What is a quantum algorithm?

• The definition of quantum algorithm is the same as the classical except for the fact that it is implemented using a quantum computing paradigm.

• Operating on quantum hardware allows the algorithm to take advantage of quantum mechanical properties such as superposition, entanglement or interference.

• For gate-based models for quantum computation, the input of the algorithm is encoded in an array of qubits, which are acted upon by a quantum circuit.

• The result of applying a quantum algorithm is a probability distribution over the possible different outcomes, which are arrays of 0s and 1s representing the final state of each qubit.

Computational complexity

• Time and memory space are the two fundamental variables we are concerned with when comparing classical and quantum algorithms.

• These two metrics are encapsulated in the subject of computational complexity.

• The image above represents an example of time/memory complexity with respect to some value N, that could be for example the number of variables of a given optimisation problem.

• In the graph we can see how the different lines scale in a different way with the N value. We would say in this case that the algorithm represented by the blue line is the most efficient.

• The O shown in the graph legend is known as big O notation. It represents the limit behaviour of a function. As an example, this would mean that in the graph the orange line would be at most a multiple of N.

Grover’s algorithm

• Grover’s algorithm was one of the earliest quantum algorihtms. It allows us to find elements in an unstructured database. What is more, Grover’s algorithm is capable of doing this with a quadratic speedup over its classical counterpart, as we can see in the image below, with N being the number of elements in the database.

• The quantum algorithm works as follows:

  1. First we take a superposition of all the indexes of the elements in the database.

  2. An oracle that can recognise the targeted element is applied to the superposition of elements

  3. Then the so-called Grover operator is applied. This operator amplifies the probability of measuring the desired state. We can apply this operator several times in order to maximise our probability of success.

  4. In particular, by repeating this operator \(\sqrt{N}\) times, we will end up with a high probability of finding our targeted element.

Shor’s algorithm

• Shor’s algorithm is one the most important quantum algorithms, as it allows to break RSA-encryption, as it is capable of performing integer factorisation.

• Factorising large numbers is computationally very expensive.
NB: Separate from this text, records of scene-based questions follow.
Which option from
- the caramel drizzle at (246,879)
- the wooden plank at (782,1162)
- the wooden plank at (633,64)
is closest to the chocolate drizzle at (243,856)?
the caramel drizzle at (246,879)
Shor’s algorithm is exponentially faster that any classical counterpart

• The algorithm works by using a trial and error process.

  

  1. A random initial guess integer between 1 and the number we want to factorise in input.

  2. This input is sent into the quantum circuit, whose diagram (without entering into details) is shown in blue in the image above.

  3. We measure and if the result is not correct we repeat all the process again.

Solving problems with early algorithms

• Most of the early quantum algorithms are based on the following techniques:

  1. Quantum amplitude estimation (Grover’s algorithm).

  2. Quantum walks.

  3. Quantum phase estimation (Shor’s algorithm).

Drawbacks of early quantum algorithms

• The early quantum algorithms that we have just seen are not really used in practice.

• This is due to the presence of decoherence and errors in the qubits of actual devices. As the number of qubits increase, the errors increase in our quantum algorithm. As an example, as we consider larger and larger lists, the number of qubits needed for Grover search algorithm would increase, increasing as well the errors of the circuit.

• Thus a distinction is made between what is called logical qubits, which are ideal noise-free qubits and the physical qubits, which are the real qubits with noise.

• In order to mitigate this errors, we can use error mitigation techniques that imply adding more physical qubits. This way, in order to have the equivalent to 100 logical qubits, we would need 1,000,000 physical qubits with errors.

• Another solution to face the errors is to modify the algorithms and try to make them shallower and using less qubits.

Wrap-up

Learning outcomes achieved:

• Introduction to early quantum algorithms

  • Searching

  • Cryptography

• Grasping potential advantage of quantum algorithms